When an Arlington church wanted to sell its property last year to a group of former prisoners organized by Watergate's Charles Colson, the neighborhood erupted in a protest and killed the deal.

This year the church's board of trustees negotiated a $1 million offer from what they had hoped would be a less controversial buyer: the Libyan government.

Now the leaders of the Calvary Church of the Nazarene are fearful that their carefully nurtured deal once again will be killed by a political storm across the Potomac. Troubled by the furor over Libya's relationship with President Carter's brother Billy, the church's pastor, the Rev. James Bearden, went before the congregation this week to deny any previous ties with either the Libyans or Billy Carter.

"This is such an emotional issue," said Bearden yesterday about Billy's Libyan connection. "This could be the thing that causes the congregation to vote it [the sale] down."

According to Bearden, the Libyan government has offered church fathers between $1 million and $1.5 million for their facilities, located on more than three acres of land along Wilson Boulevard.He said the Libyans plan to use the facilities as an elementary school for 200 Libyan children and did not rule out the possibility that the group might want to take possession of the property as soon as next month -- possibly leaving his congregation without a meeting place until it can build a new structure.

For Bearden, the struggle to get this offer from the Libyans has been long and intensely personal one. He and his congregation have been seeking to sell the church for more than two years so that they can build a new church on a 23-acre plot they have purchased in Fairfax County -- a spot that he says is closer to the homes of the members of his fundamentalist congregation.

He would hate to see his dream go down the drain -- as did the deal with Colson's nonprofit Prison Fellowship last year -- just because the prospective buyers were unpopular with the neighbors.

"If I go out and list my house for sale with a real estate agent, I would never question who they sell it to," he said. "It's for sale . . .

"What we've got here is a building that's for sale, which is only a building when it is no longer a church.

But as Bearden's 500-member congregation was humming with talk about the proposed sale, a spokesman for the Libyan government in Washington was professing ignorance of the offer.

Efforts to reach Richard Shadyac, the foreign agent for Libya who had reportedly arranged the deal, proved unsuccessful.

Bearden said the church has encountered many problems in finding a new owner because its million dollar price tag effectively placed it out of the reach of most groups that might seek an older building in an established sector of Arlington. "We heard from a few Oriental groups, but they just didn't have the money," he said.

Neighbors in the church's middle-class neighborhood were obviously not swayed by similar arguments from Bearden last year.
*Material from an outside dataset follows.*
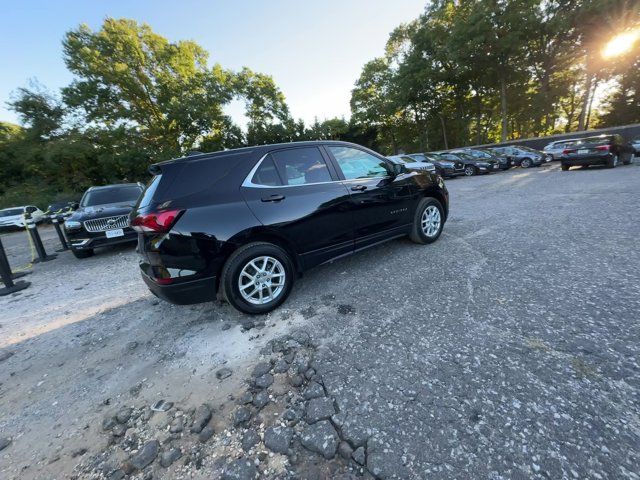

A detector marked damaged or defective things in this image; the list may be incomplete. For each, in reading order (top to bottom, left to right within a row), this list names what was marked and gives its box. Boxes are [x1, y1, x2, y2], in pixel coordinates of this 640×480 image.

cracked asphalt [0, 160, 636, 476]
Alarmed at the prospect that Colson's Prison Fellowship might bring in ex-inmates to the area, they succeded in quashing a zoning change that would have allowed the church to be converted into the fellowship's national headquarters. The area is currently zoned for residential use only, although churches are permited to operate as exceptions to that rule.

The proposed sale to the Libyans has been kept very quiet, which could perhaps account for the fact that neighborhood outcry against the idea has been kept to a minimum. But county officials caution that even if church fathers win the approval of the Libyan contract, it is possible the deal could again get hung up in the zoning process.

"If the primary use of the building is to be a school, they'll need a use permit -- which is approved by the county board," said Arlington zoning administrator Van Caffo, adding that neither the church nor the Libyans have asked the county whether the land could legally be used as a school.

"I would hope somebody comes in and talks to us about it first," he said. "So often people go and do things without finding out what they can do."